NEW YORK - Yelp, a website which posts user reviews of businesses and services, filed for an initial public offering Thursday seeking to raise up to $100 million.
Yelp, in a filing with the US Securities and Exchange Commission (SEC), did not say how many shares of Class A common stock it plans to issue or which Wall Street exchange it would be traded on.
The company, which has its headquarters in San Francisco and was founded in 2004, will trade under the symbol "YELP."
In the SEC filing, Yelp said it had a net loss of $7.6 million for the first nine months of the year on revenue of $58.4 million.
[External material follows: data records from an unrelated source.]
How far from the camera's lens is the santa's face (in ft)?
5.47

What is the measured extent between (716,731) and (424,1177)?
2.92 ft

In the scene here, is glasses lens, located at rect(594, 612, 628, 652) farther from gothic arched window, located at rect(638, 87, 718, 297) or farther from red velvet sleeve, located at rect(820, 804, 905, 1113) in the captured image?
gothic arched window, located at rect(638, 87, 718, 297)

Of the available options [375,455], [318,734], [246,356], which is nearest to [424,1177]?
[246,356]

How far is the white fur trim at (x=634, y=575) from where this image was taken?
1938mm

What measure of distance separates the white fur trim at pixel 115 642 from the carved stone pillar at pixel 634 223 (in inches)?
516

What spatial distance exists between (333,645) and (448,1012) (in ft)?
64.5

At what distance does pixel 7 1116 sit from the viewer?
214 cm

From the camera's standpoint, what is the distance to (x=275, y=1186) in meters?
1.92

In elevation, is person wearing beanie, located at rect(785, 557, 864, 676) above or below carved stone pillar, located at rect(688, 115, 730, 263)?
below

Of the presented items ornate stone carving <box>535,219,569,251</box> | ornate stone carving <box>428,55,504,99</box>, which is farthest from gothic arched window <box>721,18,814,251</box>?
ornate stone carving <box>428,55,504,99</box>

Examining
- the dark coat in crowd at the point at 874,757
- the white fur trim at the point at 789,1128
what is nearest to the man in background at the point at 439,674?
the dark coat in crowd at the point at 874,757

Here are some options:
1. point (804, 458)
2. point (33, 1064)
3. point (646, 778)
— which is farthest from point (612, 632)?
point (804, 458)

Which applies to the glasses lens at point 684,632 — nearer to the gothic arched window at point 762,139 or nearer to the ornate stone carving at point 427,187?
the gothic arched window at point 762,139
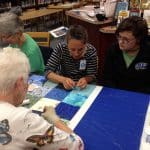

Yelp reported revenue of $12.1 million in 2008 and $47.7 million last year.
The Yelp website hosts more than 22 million reviews of local businesses -- from restaurants to plumbers -- and averaged 61 million unique monthly visitors during the quarter which ended on September 30.
Yelp earns money by selling advertising on its website to local businesses.
It said it plans to use the money raised from the stock offering for general corporate purposes and possible "acquisitions of complementary businesses."
Online discount deals site Groupon went public earlier this month, raising $700 million in the biggest initial public offering by an Internet company since Google.
Groupon's stock market debut was closely watched by investors hungry for technology stocks and market analysts on the lookout for signs of another dot-com bubble.
There have been several IPOs by Internet firms this year, but the most eagerly awaited are social games giant Zynga, which has already filed its papers for an IPO, and Facebook, which has not revealed its plans.
A Yelp rival, Angie's List, which provides reviews of local contractors, was listed on the Nasdaq exchange on Thursday for $13 and closed the day at $16.26, a gain of 25 percent. Angie's List raised $114 million from its IPO.